Airlines around the world announced they were grounding planes this week as the rollout of 5G technology was set to begin. Major providers AT&T and Verizon halted their 5G rollout plans amidst the airlines’ claims that the technology would render a large swath of their aircraft unusable.
Dr. Steven Holland, an associate professor at Milwaukee School of Engineering, helps sort out the validity of the airlines’ claims and explain why they are so concerned. Dr. Holland is an expert in electromagnetics, antennas and microwave/radio frequency circuits.
“5G wireless systems promise transformational increases in wireless internet speed and connectivity. A key to the higher network speeds is increased 5G radio frequency spectrum usage. While reduced speed 5G has been operational in parts of the US for several years, new 5G frequency spectrum was set to become operational in early December 2021 and offer significantly higher network speeds.
“However, rollout was delayed one month when the FAA raised warnings that 5G towers operating in this new spectrum could interfere with airplane radar altimeters, which operate at frequencies just above this new 5G spectrum. Altimeters are critical instruments in modern aircraft that measure a plane’s altitude, and thus potential interference could be disastrous.

* Information provided *
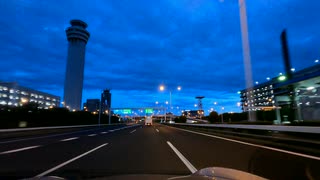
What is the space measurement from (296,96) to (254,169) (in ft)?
83.2

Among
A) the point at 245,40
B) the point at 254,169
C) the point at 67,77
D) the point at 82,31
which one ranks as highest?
the point at 82,31

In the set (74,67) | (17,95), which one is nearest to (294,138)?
(17,95)

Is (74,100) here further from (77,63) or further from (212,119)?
(212,119)

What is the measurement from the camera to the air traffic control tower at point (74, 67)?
553 feet

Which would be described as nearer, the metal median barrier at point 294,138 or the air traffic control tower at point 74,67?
the metal median barrier at point 294,138

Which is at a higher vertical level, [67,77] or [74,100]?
[67,77]

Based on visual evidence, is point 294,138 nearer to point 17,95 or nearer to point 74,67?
point 17,95

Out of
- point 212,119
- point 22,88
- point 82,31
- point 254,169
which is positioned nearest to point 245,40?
point 254,169

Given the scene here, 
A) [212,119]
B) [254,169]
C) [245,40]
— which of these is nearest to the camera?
[254,169]

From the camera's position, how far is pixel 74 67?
6639 inches

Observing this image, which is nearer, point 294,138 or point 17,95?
point 294,138

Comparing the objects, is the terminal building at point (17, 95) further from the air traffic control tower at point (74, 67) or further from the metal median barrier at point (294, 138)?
the metal median barrier at point (294, 138)

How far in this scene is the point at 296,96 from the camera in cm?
3005

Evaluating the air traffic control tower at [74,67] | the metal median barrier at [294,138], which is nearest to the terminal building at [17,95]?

* Aim of the task *
Continue the passage on 5G rollout and airplane radar altimeters, starting after its final sentence.

* The answer *
“While the altimeter and 5G frequency bands do not overlap, they are relatively close together, and the altimeter standards were set decades ago when the radio spectrum was far less crowded. As a result, the altimeter circuitry was not designed to operate in the vicinity of systems like the 5G towers that will transmit radio signals so close to the altimeter frequency range.
“Due to limited testing, the FAA and FCC were not able to determine conclusively if the interference concern is warranted before the month-long delay expired in early January, and so an additional two-week delay was instituted. This brings us to today, January 19th – and still no conclusion has been reached by the FCC and FAA. To avoid further rollout delays, today several wireless carriers deployed the new 5G operating band on their networks except for those towers near airports. More extensive testing is needed to determine whether 5G interference is truly a risk to the altimeter systems.”
Dr. Holland is available to speak with media about 5G technology and how it can impact aircraft. Simply click on his icon below to arrange an interview today.
Education, Licensure and Certification
Ph.D.
Electrical and Computer Engineering
University of Massachusetts Amherst
2011
M.S.
Electrical and Computer Engineering
University of Massachusetts Amherst
2008
B.S.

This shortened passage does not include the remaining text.